Communicate a Learning Journey to Your Students

What is a Learning Journey?

A learning journey provides your students with a clear pathway through their learning to:

  • give students a familiar and consistent experience across modules
  • help students feel confident in knowing what they need to do and at what time
  • set expectations for students’ engagement and partnership
  • Enable students to develop and self-regulate their learning

This guide suggests three simple examples you can adapt to ensure that your students understand their learning journey.

Accessibility and inclusivity

When you create a plan for students to download, it can be tempting to add elaborate colour coding and symbols to explain your learning journey. These can present numerous challenges to students with accessibility needs. When designing a plan:

  • avoid using colour alone to convey meaning (use titles and colours in combination)
  • remember codes or symbols may have different meanings across cultures (if essential, use as few symbols as possible and include a key)
  • minimise the number of abbreviations and explain them on their first use
  • Use accessible file formats
  • Use consistent language between your plan and teaching content

Apply the University’s accessibility recommendations for written content when communicating your learning journey to students as well.

Timetable, module map or plan

A top-level timetable, map or plan of your module is an ideal way to communicate a learning journey quickly and accessibly.

Information to include in your plan could contain:

  • Day or week during which activities should be completed
  • The titles of activities, workshops or lectures
  • Whether activities are synchronous (live) or asynchronous (not live)
  • Names of staff delivering sessions
  • How long students should spend on an activity and how long a session will last

The plan should also show links between activities and sessions.
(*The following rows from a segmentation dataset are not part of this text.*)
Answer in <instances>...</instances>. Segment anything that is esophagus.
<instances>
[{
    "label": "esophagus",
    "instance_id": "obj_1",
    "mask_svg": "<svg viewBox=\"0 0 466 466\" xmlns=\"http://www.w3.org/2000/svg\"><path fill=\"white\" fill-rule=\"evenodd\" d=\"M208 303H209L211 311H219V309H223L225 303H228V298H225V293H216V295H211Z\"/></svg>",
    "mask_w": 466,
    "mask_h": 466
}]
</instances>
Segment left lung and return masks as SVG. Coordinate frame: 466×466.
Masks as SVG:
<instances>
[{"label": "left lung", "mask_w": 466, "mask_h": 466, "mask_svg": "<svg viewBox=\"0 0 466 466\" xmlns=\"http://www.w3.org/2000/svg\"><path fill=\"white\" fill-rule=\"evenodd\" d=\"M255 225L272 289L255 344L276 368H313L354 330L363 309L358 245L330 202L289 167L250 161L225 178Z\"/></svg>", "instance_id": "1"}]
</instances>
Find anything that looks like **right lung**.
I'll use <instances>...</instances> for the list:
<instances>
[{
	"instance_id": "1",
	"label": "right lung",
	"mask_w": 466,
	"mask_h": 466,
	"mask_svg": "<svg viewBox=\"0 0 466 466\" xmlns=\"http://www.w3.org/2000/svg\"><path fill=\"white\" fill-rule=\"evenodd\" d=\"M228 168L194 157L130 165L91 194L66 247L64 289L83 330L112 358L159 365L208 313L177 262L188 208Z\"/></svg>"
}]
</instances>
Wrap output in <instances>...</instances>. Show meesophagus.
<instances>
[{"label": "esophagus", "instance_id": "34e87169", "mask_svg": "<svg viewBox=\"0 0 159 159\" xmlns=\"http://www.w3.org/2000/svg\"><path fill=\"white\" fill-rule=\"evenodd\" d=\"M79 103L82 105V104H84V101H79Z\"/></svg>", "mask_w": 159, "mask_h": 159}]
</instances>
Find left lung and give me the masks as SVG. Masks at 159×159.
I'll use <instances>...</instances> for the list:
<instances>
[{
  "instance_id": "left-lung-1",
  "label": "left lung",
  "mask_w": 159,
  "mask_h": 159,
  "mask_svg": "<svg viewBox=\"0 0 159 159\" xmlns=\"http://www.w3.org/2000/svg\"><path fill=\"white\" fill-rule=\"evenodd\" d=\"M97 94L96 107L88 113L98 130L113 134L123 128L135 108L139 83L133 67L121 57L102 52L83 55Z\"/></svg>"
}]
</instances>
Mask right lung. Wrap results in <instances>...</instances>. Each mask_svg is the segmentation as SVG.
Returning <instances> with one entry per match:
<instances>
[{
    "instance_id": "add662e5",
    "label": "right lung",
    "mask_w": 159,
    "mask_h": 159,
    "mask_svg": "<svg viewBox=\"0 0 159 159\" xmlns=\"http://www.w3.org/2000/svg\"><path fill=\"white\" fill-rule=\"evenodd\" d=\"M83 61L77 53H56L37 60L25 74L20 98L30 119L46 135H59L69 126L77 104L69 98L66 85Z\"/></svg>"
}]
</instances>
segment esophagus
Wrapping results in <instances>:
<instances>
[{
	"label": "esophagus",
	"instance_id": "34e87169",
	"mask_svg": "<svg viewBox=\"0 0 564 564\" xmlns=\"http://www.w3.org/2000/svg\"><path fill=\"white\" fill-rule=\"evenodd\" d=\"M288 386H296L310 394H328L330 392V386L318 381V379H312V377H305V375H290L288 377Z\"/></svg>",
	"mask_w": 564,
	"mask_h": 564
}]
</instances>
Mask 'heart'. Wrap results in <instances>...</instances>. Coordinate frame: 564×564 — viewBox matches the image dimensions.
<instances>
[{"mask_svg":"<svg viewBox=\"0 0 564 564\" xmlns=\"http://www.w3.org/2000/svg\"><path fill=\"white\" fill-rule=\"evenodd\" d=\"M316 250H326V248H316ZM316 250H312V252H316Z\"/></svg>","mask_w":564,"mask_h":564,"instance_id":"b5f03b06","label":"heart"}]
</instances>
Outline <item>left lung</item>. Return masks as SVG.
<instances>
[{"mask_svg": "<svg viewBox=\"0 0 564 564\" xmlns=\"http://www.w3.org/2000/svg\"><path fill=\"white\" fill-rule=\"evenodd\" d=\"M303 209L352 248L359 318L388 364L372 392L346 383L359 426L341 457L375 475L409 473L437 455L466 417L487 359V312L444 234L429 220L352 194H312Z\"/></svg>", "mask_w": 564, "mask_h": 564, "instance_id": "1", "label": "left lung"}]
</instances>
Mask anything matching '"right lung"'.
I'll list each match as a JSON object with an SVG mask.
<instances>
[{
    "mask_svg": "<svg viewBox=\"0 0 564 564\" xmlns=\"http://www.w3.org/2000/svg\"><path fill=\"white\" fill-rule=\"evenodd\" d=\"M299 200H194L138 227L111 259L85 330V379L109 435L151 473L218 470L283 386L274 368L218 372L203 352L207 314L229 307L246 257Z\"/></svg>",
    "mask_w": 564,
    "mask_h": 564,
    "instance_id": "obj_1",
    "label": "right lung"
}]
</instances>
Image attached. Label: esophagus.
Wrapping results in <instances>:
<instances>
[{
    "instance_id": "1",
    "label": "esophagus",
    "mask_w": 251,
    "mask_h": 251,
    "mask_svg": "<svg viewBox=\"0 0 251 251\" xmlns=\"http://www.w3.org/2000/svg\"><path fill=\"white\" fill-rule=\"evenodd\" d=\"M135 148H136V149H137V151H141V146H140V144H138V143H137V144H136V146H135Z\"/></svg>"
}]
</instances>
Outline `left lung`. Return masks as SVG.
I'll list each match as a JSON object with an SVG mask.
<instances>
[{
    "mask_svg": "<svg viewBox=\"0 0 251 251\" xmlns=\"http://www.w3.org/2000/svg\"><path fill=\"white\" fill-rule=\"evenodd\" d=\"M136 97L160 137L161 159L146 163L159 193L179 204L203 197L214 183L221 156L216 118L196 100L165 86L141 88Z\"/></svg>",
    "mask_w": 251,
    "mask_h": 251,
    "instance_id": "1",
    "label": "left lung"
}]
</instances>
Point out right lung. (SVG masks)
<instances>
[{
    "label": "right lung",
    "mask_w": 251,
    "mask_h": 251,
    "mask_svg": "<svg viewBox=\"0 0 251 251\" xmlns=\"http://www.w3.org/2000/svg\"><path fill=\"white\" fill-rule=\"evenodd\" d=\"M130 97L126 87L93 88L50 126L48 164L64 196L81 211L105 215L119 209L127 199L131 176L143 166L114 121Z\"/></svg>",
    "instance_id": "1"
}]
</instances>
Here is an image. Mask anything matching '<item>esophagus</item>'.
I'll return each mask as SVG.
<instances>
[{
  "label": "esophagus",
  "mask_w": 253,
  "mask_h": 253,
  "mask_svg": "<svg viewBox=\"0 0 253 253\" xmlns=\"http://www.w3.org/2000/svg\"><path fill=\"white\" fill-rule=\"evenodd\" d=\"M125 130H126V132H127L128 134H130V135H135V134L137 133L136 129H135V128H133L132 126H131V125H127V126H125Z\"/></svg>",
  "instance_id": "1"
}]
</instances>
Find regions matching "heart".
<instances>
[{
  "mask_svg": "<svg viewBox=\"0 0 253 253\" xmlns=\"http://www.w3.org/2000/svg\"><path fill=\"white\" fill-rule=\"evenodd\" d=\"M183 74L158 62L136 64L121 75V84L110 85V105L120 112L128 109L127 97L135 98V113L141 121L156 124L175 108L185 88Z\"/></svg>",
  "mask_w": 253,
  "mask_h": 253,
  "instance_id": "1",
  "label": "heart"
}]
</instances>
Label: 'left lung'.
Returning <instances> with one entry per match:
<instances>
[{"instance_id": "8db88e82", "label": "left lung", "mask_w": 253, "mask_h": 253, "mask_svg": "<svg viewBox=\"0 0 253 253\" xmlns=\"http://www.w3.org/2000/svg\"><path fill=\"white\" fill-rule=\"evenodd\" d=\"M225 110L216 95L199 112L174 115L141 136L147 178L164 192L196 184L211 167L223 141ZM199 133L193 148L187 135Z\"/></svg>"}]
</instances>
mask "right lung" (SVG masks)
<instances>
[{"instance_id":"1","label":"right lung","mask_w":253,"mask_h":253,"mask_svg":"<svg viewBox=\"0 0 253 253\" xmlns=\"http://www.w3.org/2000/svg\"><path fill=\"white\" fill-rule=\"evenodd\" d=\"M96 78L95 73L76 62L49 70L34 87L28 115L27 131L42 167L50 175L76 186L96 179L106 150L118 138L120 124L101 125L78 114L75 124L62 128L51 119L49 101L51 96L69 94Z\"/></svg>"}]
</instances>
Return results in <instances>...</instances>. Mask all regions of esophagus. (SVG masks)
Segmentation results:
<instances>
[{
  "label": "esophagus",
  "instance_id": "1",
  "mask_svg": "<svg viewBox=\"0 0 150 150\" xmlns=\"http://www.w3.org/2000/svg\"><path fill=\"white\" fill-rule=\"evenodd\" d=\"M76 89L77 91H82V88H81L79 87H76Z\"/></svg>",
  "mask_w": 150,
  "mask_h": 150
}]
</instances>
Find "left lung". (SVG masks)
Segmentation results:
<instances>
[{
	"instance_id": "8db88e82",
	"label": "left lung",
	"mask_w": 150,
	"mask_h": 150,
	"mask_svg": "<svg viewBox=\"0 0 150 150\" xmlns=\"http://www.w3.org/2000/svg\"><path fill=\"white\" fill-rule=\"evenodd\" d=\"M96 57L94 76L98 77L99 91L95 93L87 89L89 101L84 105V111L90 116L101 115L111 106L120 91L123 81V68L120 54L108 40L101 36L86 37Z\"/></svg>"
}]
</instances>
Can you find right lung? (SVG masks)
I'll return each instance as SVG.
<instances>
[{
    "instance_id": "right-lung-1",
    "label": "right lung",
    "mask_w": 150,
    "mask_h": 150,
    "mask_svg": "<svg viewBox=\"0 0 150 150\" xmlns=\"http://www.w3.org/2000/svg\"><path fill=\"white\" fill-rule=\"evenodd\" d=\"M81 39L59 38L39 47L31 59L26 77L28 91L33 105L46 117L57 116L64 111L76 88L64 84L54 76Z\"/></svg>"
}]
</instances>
If you are running a module for many students, you may need to have live sessions at different times throughout the week (this can also help students with planning).

How to share a Learning Journey document on Minerva

  1. Use an accessible document to record your plan.
  2. Use a single central copy of your plan to avoid inconsistencies.
  3. Add your plan to the Minerva content collection.
  4. Link to your plan on a welcome page or starting point for the module.

Making sure that all staff teaching on your module has access to the plan will help them communicate it.

If you update your plan, replace the file on the Minerva content collection so all your links will then link to the new file without you having to change them.



Giving students regular reminders about deadlines and progress will help them keep on track.  Announcements are most effective when clear, unambiguous and relevant to all students. Announcements can be a valuable way of reflecting on key learning or events, you can consider including:

  • Welcome messages at the start of a module to prompt them to engage and explain where to begin.
  • Responses to questions or issues raised by individual students that are relevant to the whole cohort.
  • Recaps of a discussion that has taken place in webinars or forums.


Welcome page

A Welcome page on Minerva makes it clear to students where to begin. It also means that you can write instructions for navigating the course in one place.

Students will be able to return to the welcome page if they get lost or need to check something.

What to include on a welcome page:

  • A short introduction to the course. This is a good stage to inspire your students with the wider issues or questions your module approaches.
  • The course structure and how students should approach the material.
  • Special requirements for the module, such as software or types of activity.
  • Learning objectives or outcomes and a link to a syllabus.
  • Link to download a timetable, map or plan of your learning journey.
  • Relevant contact details for help, such as Student Education Service.

A welcome page can be created using an item in Minerva. The Minerva Support guide for how to add content provides more detail on this. You can also add attachments to your items, such as a link to the module map of the content collection.